We did karaoke in the afternoon in a pink padded booth and discovered that a three year old’s repertoire is rather limited. We walked in the shade of the glorious bamboo forest at Arashiyama and stood in a cage feeding monkeys who were free to run about the mountain. We cycled round Kyoto with the babes on our bikes and I confess I am not a natural cyclist. I have no sense of balance or of what I can fit between. The bikes were electric and I still couldn’t do it. I managed to crash causing both me and the baby to fall off in a ridiculous heap of ineptitude in the middle of the road. I did plenty of helpful screaming and imagined spending the night in Japanese A&E. I was informed by our friend, behind, that if I had laid the baby down in a meadow of clover his landing could not have been softer. Still, we didn’t get bikes again.

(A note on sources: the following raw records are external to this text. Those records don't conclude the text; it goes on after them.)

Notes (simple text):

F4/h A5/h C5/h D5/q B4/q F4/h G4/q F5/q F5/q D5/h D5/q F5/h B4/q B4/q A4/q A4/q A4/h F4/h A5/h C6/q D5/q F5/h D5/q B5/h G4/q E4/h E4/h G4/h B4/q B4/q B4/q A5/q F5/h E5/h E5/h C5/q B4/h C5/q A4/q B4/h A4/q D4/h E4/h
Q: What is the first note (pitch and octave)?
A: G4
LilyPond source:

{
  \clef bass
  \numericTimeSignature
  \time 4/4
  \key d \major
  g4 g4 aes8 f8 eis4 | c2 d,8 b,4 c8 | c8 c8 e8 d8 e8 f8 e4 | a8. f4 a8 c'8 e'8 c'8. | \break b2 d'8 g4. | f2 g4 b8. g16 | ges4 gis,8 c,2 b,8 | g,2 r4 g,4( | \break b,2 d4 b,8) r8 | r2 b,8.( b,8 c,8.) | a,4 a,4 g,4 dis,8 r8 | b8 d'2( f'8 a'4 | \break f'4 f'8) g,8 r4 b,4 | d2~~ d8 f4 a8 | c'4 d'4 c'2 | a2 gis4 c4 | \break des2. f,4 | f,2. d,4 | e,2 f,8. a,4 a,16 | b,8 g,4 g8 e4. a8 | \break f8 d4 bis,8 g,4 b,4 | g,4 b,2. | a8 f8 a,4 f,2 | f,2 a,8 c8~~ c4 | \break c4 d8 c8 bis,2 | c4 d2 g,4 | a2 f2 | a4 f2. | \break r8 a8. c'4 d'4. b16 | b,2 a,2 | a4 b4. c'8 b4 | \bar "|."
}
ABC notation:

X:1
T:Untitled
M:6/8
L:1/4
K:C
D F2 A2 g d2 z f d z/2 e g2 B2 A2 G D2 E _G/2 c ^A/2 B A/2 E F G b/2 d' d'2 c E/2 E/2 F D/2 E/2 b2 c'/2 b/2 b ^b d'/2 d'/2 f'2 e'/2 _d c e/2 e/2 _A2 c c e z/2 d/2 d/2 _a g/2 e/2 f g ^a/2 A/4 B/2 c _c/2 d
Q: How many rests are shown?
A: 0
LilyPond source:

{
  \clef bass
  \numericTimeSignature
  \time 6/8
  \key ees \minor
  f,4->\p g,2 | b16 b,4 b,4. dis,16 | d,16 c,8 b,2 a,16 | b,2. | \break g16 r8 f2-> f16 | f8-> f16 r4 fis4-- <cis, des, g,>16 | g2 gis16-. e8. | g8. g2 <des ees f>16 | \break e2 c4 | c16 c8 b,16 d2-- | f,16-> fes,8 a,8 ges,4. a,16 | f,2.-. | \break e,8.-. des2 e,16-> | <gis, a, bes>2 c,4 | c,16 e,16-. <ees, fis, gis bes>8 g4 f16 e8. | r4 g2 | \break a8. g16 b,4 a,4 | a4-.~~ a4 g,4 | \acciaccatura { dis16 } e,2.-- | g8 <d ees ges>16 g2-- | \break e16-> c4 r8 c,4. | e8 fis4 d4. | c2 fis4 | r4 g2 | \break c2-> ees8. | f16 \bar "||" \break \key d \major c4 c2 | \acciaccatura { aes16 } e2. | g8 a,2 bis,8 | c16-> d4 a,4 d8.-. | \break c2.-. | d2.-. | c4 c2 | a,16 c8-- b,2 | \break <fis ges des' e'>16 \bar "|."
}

In Hiroshima we found a city so full of peace and quiet remembrance you could not fail to be moved. It is a thriving place, a bustling, modern city full of young people. But the Atomic Dome stands, just as it did that awful day, 72 years ago, a reminder of all that was lost. In the museum we wept over the testimonies of survivors, of parents who had lost their children. One woman could identify her son only by the lunchbox he was still clutching, its contents charred and blackened; another recognised her daughter by the kimono silk she had sewn onto the girl’s sandals, somehow miraculously preserved. And still now, all over the city, people fold paper cranes, in tribute to the little girl who survived the bomb but developed leukaemia years later. She believed that if she folded 1000 paper cranes, she would be granted her wish: a world without nuclear weapons. She was 12 when she died. We came outside into the afternoon sun of the Peace Park and kissed our babies. The peace that graces the city seems borne of a resolve to forgive, but never ever to forget; of an unequivocal belief that such atrocities must never happen again. But now more than ever, 62 years after that little girl’s death, her wish still seems so horribly far from being realised.

One day we will go back, and see all the things on Daddy Ug’s list which we failed to see this time. But we will remember this as a holiday full of friends and kids and fun. And wine. I asked Eve what her favourite bit was of going to Japan and she replied, without blinking, “Watching Sofia the First on the plane.” Raaaahhhhhhhh! For her the makings of a good holiday seem to involve escalators, ramps, DVDs and sandwiches. We might as well have taken her to Asda.